Now that we have GMT files, we can query Clue. Here we use the GMT files derived from the DESeq2 result, but we could also use the pre_gmt files generated above.

submission_result <- clue_query_submit(
  deseq2_gmt[["up"]], deseq2_gmt[["down"]], name = "deseq2_query_job"
)
submission_result$result$job_id
#> [1] "5d36096d12e15519133e87fd"

clue_query_submit returns a nested list containing information about the submitted job, including the job id.

Now we have to wait for the job to finish. We can use the function clue_query_wait to pause our script until the results are ready.

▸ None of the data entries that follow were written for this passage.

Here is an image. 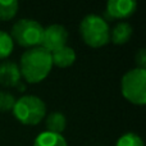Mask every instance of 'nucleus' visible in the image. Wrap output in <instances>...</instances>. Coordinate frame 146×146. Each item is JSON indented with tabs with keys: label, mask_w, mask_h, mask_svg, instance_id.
I'll list each match as a JSON object with an SVG mask.
<instances>
[{
	"label": "nucleus",
	"mask_w": 146,
	"mask_h": 146,
	"mask_svg": "<svg viewBox=\"0 0 146 146\" xmlns=\"http://www.w3.org/2000/svg\"><path fill=\"white\" fill-rule=\"evenodd\" d=\"M21 76L30 83H38L48 77L51 71V54L41 46L28 49L21 56Z\"/></svg>",
	"instance_id": "f257e3e1"
},
{
	"label": "nucleus",
	"mask_w": 146,
	"mask_h": 146,
	"mask_svg": "<svg viewBox=\"0 0 146 146\" xmlns=\"http://www.w3.org/2000/svg\"><path fill=\"white\" fill-rule=\"evenodd\" d=\"M80 32L83 41L91 48H101L110 40V30L104 18L96 14H88L80 25Z\"/></svg>",
	"instance_id": "f03ea898"
},
{
	"label": "nucleus",
	"mask_w": 146,
	"mask_h": 146,
	"mask_svg": "<svg viewBox=\"0 0 146 146\" xmlns=\"http://www.w3.org/2000/svg\"><path fill=\"white\" fill-rule=\"evenodd\" d=\"M13 113L21 123L27 126H36L45 117L46 106L40 98L33 95H26L15 100Z\"/></svg>",
	"instance_id": "7ed1b4c3"
},
{
	"label": "nucleus",
	"mask_w": 146,
	"mask_h": 146,
	"mask_svg": "<svg viewBox=\"0 0 146 146\" xmlns=\"http://www.w3.org/2000/svg\"><path fill=\"white\" fill-rule=\"evenodd\" d=\"M122 95L135 105L146 103V69L133 68L123 76L121 82Z\"/></svg>",
	"instance_id": "20e7f679"
},
{
	"label": "nucleus",
	"mask_w": 146,
	"mask_h": 146,
	"mask_svg": "<svg viewBox=\"0 0 146 146\" xmlns=\"http://www.w3.org/2000/svg\"><path fill=\"white\" fill-rule=\"evenodd\" d=\"M42 32L44 28L38 22L25 18V19H19L14 23L10 37L14 41H17L18 45L32 49L41 44Z\"/></svg>",
	"instance_id": "39448f33"
},
{
	"label": "nucleus",
	"mask_w": 146,
	"mask_h": 146,
	"mask_svg": "<svg viewBox=\"0 0 146 146\" xmlns=\"http://www.w3.org/2000/svg\"><path fill=\"white\" fill-rule=\"evenodd\" d=\"M67 40H68V31L60 25H51L44 28L40 45L49 53H53L66 46Z\"/></svg>",
	"instance_id": "423d86ee"
},
{
	"label": "nucleus",
	"mask_w": 146,
	"mask_h": 146,
	"mask_svg": "<svg viewBox=\"0 0 146 146\" xmlns=\"http://www.w3.org/2000/svg\"><path fill=\"white\" fill-rule=\"evenodd\" d=\"M137 3L133 0H110L106 4V15L113 19H124L136 12Z\"/></svg>",
	"instance_id": "0eeeda50"
},
{
	"label": "nucleus",
	"mask_w": 146,
	"mask_h": 146,
	"mask_svg": "<svg viewBox=\"0 0 146 146\" xmlns=\"http://www.w3.org/2000/svg\"><path fill=\"white\" fill-rule=\"evenodd\" d=\"M21 71L18 64L13 62H3L0 63V83L7 87L18 86L21 81Z\"/></svg>",
	"instance_id": "6e6552de"
},
{
	"label": "nucleus",
	"mask_w": 146,
	"mask_h": 146,
	"mask_svg": "<svg viewBox=\"0 0 146 146\" xmlns=\"http://www.w3.org/2000/svg\"><path fill=\"white\" fill-rule=\"evenodd\" d=\"M51 54V62L53 64H55L56 67H60V68H66L69 67L74 63L76 60V53L72 48L69 46H63L62 49L56 51H53Z\"/></svg>",
	"instance_id": "1a4fd4ad"
},
{
	"label": "nucleus",
	"mask_w": 146,
	"mask_h": 146,
	"mask_svg": "<svg viewBox=\"0 0 146 146\" xmlns=\"http://www.w3.org/2000/svg\"><path fill=\"white\" fill-rule=\"evenodd\" d=\"M132 36V27L127 22H119L114 26V28L110 31V40L115 45H123L128 42V40Z\"/></svg>",
	"instance_id": "9d476101"
},
{
	"label": "nucleus",
	"mask_w": 146,
	"mask_h": 146,
	"mask_svg": "<svg viewBox=\"0 0 146 146\" xmlns=\"http://www.w3.org/2000/svg\"><path fill=\"white\" fill-rule=\"evenodd\" d=\"M33 146H67V141L62 135L46 131L36 137Z\"/></svg>",
	"instance_id": "9b49d317"
},
{
	"label": "nucleus",
	"mask_w": 146,
	"mask_h": 146,
	"mask_svg": "<svg viewBox=\"0 0 146 146\" xmlns=\"http://www.w3.org/2000/svg\"><path fill=\"white\" fill-rule=\"evenodd\" d=\"M66 126H67V119L64 117V114H62L60 111H53L46 118V128H48V132L60 135L64 131Z\"/></svg>",
	"instance_id": "f8f14e48"
},
{
	"label": "nucleus",
	"mask_w": 146,
	"mask_h": 146,
	"mask_svg": "<svg viewBox=\"0 0 146 146\" xmlns=\"http://www.w3.org/2000/svg\"><path fill=\"white\" fill-rule=\"evenodd\" d=\"M17 0H0V21H9L17 14Z\"/></svg>",
	"instance_id": "ddd939ff"
},
{
	"label": "nucleus",
	"mask_w": 146,
	"mask_h": 146,
	"mask_svg": "<svg viewBox=\"0 0 146 146\" xmlns=\"http://www.w3.org/2000/svg\"><path fill=\"white\" fill-rule=\"evenodd\" d=\"M13 51V38L9 33L0 31V59L9 56Z\"/></svg>",
	"instance_id": "4468645a"
},
{
	"label": "nucleus",
	"mask_w": 146,
	"mask_h": 146,
	"mask_svg": "<svg viewBox=\"0 0 146 146\" xmlns=\"http://www.w3.org/2000/svg\"><path fill=\"white\" fill-rule=\"evenodd\" d=\"M117 146H145L142 139L139 135L133 133V132H128L124 133L119 140L117 141Z\"/></svg>",
	"instance_id": "2eb2a0df"
},
{
	"label": "nucleus",
	"mask_w": 146,
	"mask_h": 146,
	"mask_svg": "<svg viewBox=\"0 0 146 146\" xmlns=\"http://www.w3.org/2000/svg\"><path fill=\"white\" fill-rule=\"evenodd\" d=\"M15 104V98L8 91H0V111L13 110Z\"/></svg>",
	"instance_id": "dca6fc26"
},
{
	"label": "nucleus",
	"mask_w": 146,
	"mask_h": 146,
	"mask_svg": "<svg viewBox=\"0 0 146 146\" xmlns=\"http://www.w3.org/2000/svg\"><path fill=\"white\" fill-rule=\"evenodd\" d=\"M136 63H137V68L140 69H145L146 68V50L145 49H140L136 54Z\"/></svg>",
	"instance_id": "f3484780"
}]
</instances>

clue_query_wait(submission_result, interval = 60, timeout = 600)
#> Job not completed yet, waiting for: 5d36096d12e15519133e87fd
#> Job not completed yet, waiting for: 5d36096d12e15519133e87fd
#> Job not completed yet, waiting for: 5d36096d12e15519133e87fd
#> Job completed: 5d36096d12e15519133e87fd

clue_query_wait will automatically continue execution of the script once results are ready. Now we can download and parse the results:

result_path <- clue_query_download(submission_result)
result_df <- clue_parse_result(result_path)
#> reading /var/folders/_h/wpz1qzm12t5687lbdm87lsh00000gp/T//RtmpbwGbaz/clueR-65a4facb13e/my_analysis.sig_fastgutc_tool.5d36096d12e15519133e87fd/matrices/gutc/ns_pert_summary.gctx
#> done

pert_id	pert_type	pert_iname	gene_set	ns
BRD-A09094913	trt_cp	strychnine	treatment_drug_x	0.0000000
BRD-A55393291	trt_cp	testosterone	treatment_drug_x	0.5971081
BRD-A93255169	trt_cp	thalidomide	treatment_drug_x	0.1799593
BRD-K41731458	trt_cp	triclosan	treatment_drug_x	0.1040271
BRD-K63675182	trt_cp	triflupromazine	treatment_drug_x	-0.7581666
BRD-A19195498	trt_cp	trimipramine	treatment_drug_x	-0.5755145
BRD-K99621550	trt_cp	tubocurarine	treatment_drug_x	0.0000000
BRD-A51714012	trt_cp	venlafaxine	treatment_drug_x	0.3056950
BRD-K45117373	trt_cp	Y-26763	treatment_drug_x	0.0000000
BRD-K42095107	trt_cp	daidzein	treatment_drug_x	0.0000000

Funding

We gratefully acknowledge support by NIH Grant 1U54CA225088-01: Systems Pharmacology of Therapeutic and Adverse Responses to Immune Checkpoint and Small Molecule Drugs.